Frankfurter Allgemeine Zeitung - Rezension
Frankfurter Allgemeine Zeitung | Besprechung von 22.05.2006

Jetzt reicht's: Lehren in Orange

"Sie verstoßen gegen das Gesetz!" Die zwanzigjährige Studentin Ljubow Jerjomitschewa war aufgestanden und hatte die Stimme laut erhoben. Der Rektor ihrer Universität im südukrainischen Cherson hatte in einer Vollversammlung gemeinsam mit dem Gebietsgouverneur versucht, Stimmung für den Präsidentschaftskandidaten der alten Nomenklatura, Viktor Janukowitsch, zu machen. Angetrieben worden sei sie, so sagte die Studentin später, durch einen amerikanischen Film, in dem es um Zivilcourage angesichts von U-Bahn-Schlägern gegangen sei. Allein der Verweis auf die schlichte Courage macht schon deutlich, wie weit die Bürger der Ukraine sich ihrem Selbstverständnis nach von der Duckmäuserei des Sowjetregimes entfernt haben. Der alte Staat in den neuen Formen kann noch Repressalien ausüben, kann tricksen, erpressen, bestechen und auch noch morden lassen - aber er hat für all das keine ideologische Rechtfertigung mehr, die diesen Namen verdiente. Er muß also, um sich über sich selbst hinwegzusetzen, kriminell werden - und das kann er nicht mehr ohne weiteres und im Licht einer informierten Öffentlichkeit. Das ist ein entscheidender Unterschied zur sowjetischen Zeit. Ein Unterschied, der andere Menschen hervorbringt - und irgendwann dann hoffentlich auch einen anderen Staat.
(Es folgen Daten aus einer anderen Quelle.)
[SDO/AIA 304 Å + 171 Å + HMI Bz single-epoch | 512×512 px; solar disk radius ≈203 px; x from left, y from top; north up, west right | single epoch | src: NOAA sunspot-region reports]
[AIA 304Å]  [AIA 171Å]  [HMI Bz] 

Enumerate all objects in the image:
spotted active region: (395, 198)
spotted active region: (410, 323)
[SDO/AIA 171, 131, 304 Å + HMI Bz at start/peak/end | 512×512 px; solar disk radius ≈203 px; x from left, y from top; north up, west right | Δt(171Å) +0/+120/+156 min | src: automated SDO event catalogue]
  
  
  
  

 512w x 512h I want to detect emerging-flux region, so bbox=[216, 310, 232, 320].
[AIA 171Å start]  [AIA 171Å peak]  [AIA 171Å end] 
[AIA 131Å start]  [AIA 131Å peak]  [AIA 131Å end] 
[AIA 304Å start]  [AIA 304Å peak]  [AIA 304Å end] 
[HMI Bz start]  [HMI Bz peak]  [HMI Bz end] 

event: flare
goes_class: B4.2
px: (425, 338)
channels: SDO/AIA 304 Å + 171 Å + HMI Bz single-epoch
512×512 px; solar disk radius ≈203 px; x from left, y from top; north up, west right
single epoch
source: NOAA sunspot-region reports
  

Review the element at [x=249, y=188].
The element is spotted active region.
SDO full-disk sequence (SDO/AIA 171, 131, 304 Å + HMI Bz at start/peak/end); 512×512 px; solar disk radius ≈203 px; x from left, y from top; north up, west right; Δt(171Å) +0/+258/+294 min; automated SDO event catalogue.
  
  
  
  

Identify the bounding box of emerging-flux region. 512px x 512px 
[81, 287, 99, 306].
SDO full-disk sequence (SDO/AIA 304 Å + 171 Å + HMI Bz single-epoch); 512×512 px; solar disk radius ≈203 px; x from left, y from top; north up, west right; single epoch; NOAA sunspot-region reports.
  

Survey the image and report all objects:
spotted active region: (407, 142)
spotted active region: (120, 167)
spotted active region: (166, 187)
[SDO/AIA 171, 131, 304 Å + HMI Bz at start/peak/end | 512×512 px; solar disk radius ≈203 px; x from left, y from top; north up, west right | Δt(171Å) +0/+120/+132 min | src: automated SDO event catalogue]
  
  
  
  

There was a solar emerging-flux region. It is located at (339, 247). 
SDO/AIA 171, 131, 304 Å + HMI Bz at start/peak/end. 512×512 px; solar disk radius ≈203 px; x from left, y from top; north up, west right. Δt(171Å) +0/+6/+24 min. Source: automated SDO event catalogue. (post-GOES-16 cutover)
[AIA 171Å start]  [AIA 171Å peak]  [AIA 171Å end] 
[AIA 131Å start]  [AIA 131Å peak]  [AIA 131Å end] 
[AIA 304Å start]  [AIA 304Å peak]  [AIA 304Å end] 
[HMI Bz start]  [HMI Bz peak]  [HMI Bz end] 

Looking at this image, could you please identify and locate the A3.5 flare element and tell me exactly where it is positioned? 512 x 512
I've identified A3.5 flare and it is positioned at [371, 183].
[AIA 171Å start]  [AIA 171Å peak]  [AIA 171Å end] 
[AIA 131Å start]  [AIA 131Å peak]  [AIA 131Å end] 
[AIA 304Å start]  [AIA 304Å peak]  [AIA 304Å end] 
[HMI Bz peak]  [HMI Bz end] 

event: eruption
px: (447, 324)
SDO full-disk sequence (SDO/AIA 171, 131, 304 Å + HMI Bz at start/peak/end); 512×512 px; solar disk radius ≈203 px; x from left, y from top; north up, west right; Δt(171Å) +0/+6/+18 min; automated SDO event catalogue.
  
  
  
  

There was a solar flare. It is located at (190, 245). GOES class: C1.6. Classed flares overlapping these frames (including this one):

Der Akt der jungen Studentin mußte gleichwohl in seinem klaren Rechtsbezug und in seiner Bürgerrechtshaltung unerhört erscheinen - und war allen Drohungen und Schikanen zum Trotz nicht zum Scheitern verurteilt. Der ukrainische Staat will sich als Rechtsstaat verstehen und präsentieren, und so hatte die Klage gegen die Universität, die die Studentin zwangsexmatrikuliert hatte, Erfolg. Der Rektor mußte nachgeben. Zum institutionellen Standard und Selbstverständnis kam aber noch etwas anderes hinzu: Die Kommilitonen sagten vor Gericht für Ljubow aus, wissend, daß sie sich damit selbst Schwierigkeiten mit der Universität einhandeln konnten.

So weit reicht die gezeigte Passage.